◆ Instrucción: Copia completo y sin cambios el texto sobre la participación política.

◆ Texto proporcionado:
•••
Aparte del sufragio y de las firmas de manifiestos, peticiones y cartas a políticos de diversos partidos, la panoplia de modalidades políticas en las que este año he participado incluyen manifestaciones, concentraciones e incluso algún viaje, algo de lo que mis amigos más viejos todavía se maravillan y algunos miembros de mi familia lamentan profundamente.

Si hace unos años me hubieran hecho la típica encuesta de participación política, el resultado me habría colocado dentro de la categoría que los expertos denominan "apatía" o "ciudadanía pasiva". Ahora soy un auténtico ciudadano, metido en causas diversas y en algún que otro berenjenal del que gracias a Dios he salido airoso. Todo eso viene a colación de dos hechos verificados por la Ciencia Política empírica y que hasta hace poco tiempo me costaba creer, aunque la participación y observación directas de los últimos meses me han hecho cambiar de opinión.
•••
◆ Datos mostrados:
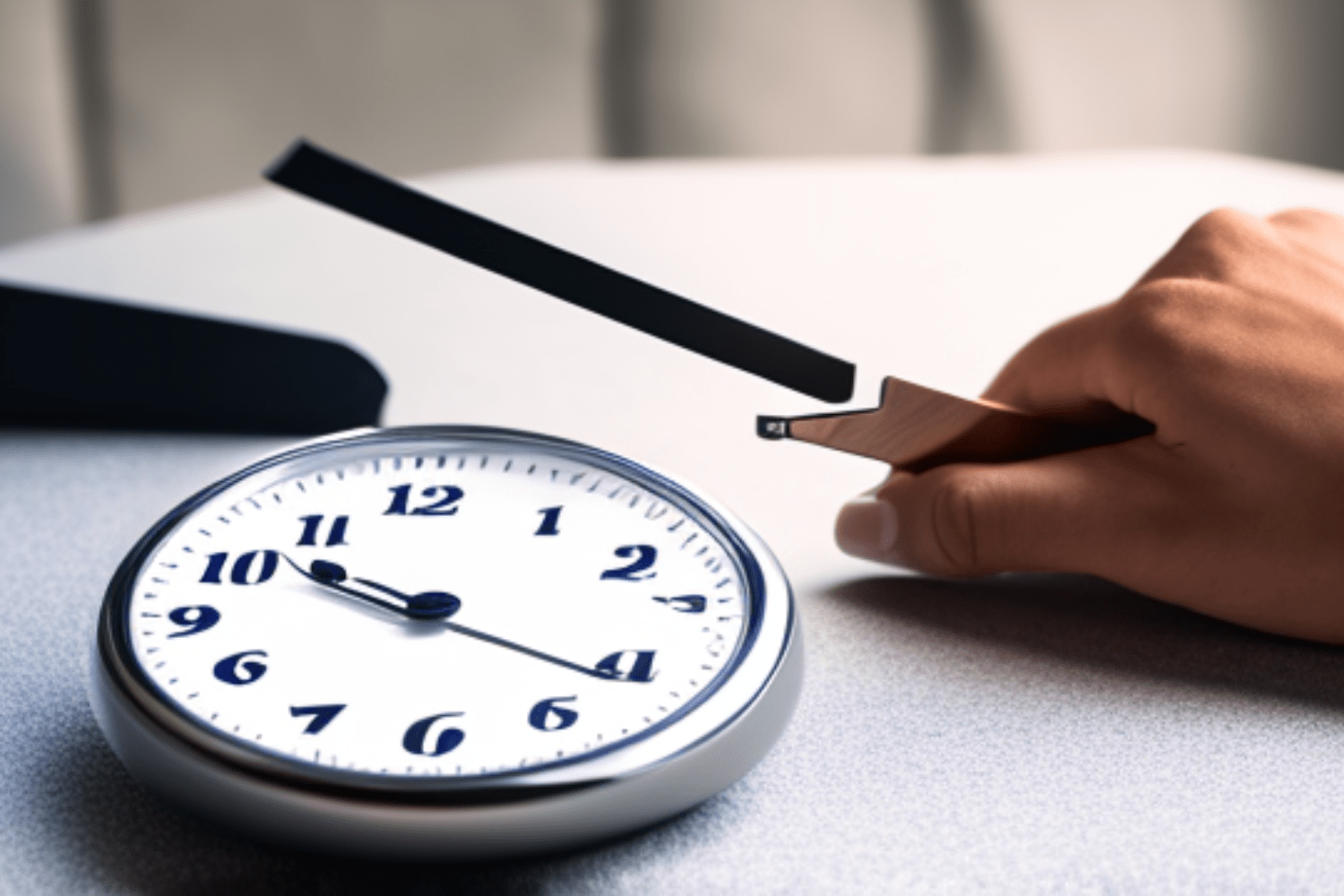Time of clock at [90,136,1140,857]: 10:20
•••
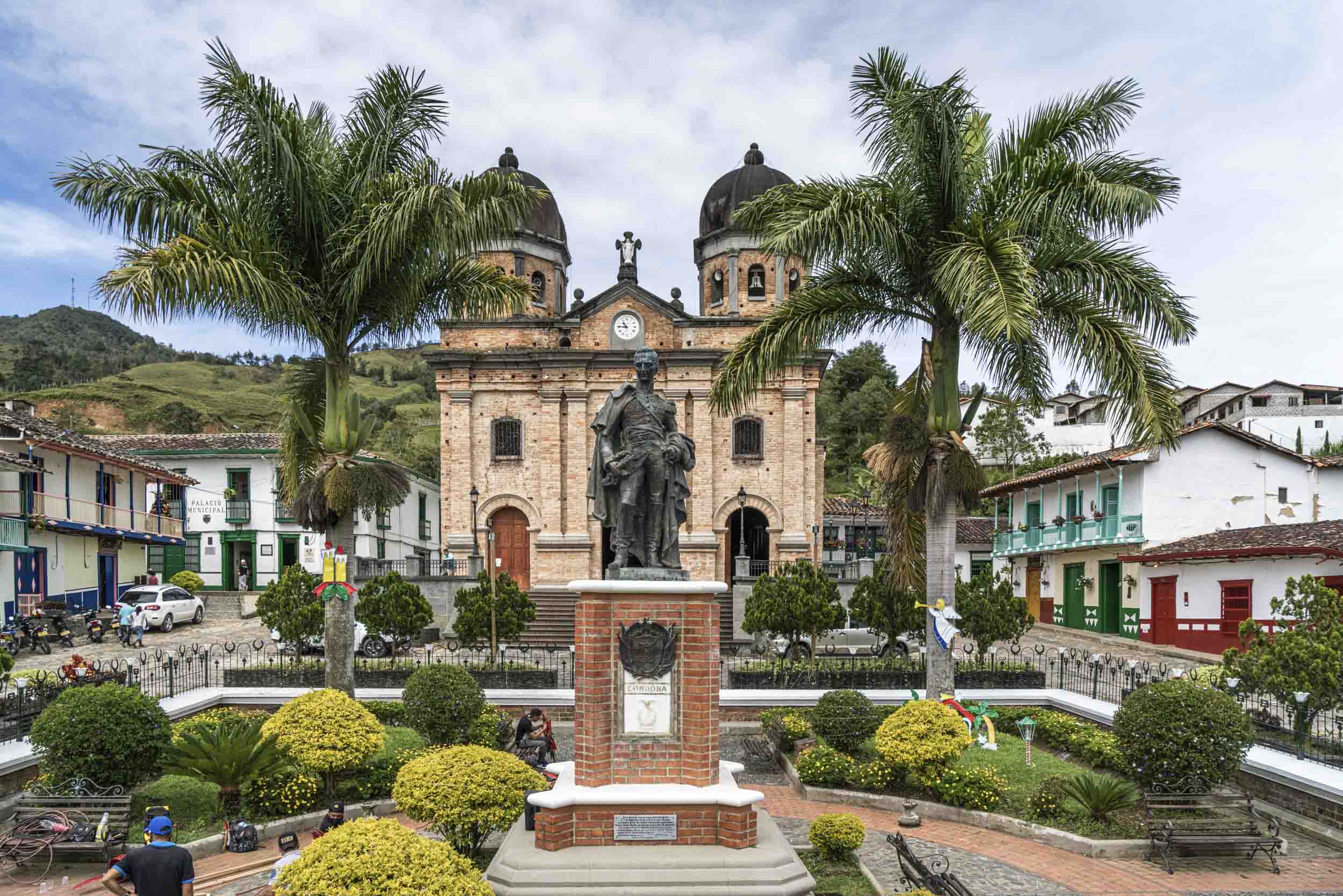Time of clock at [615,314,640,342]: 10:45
•••
◆ Resultado:
Aparte del sufragio y de las firmas de manifiestos, peticiones y cartas a políticos de diversos partidos, la panoplia de modalidades políticas en las que este año he participado incluyen manifestaciones, concentraciones e incluso algún viaje, algo de lo que mis amigos más viejos todavía se maravillan y algunos miembros de mi familia lamentan profundamente.

Si hace unos años me hubieran hecho la típica encuesta de participación política, el resultado me habría colocado dentro de la categoría que los expertos denominan "apatía" o "ciudadanía pasiva". Ahora soy un auténtico ciudadano, metido en causas diversas y en algún que otro berenjenal del que gracias a Dios he salido airoso. Todo eso viene a colación de dos hechos verificados por la Ciencia Política empírica y que hasta hace poco tiempo me costaba creer, aunque la participación y observación directas de los últimos meses me han hecho cambiar de opinión.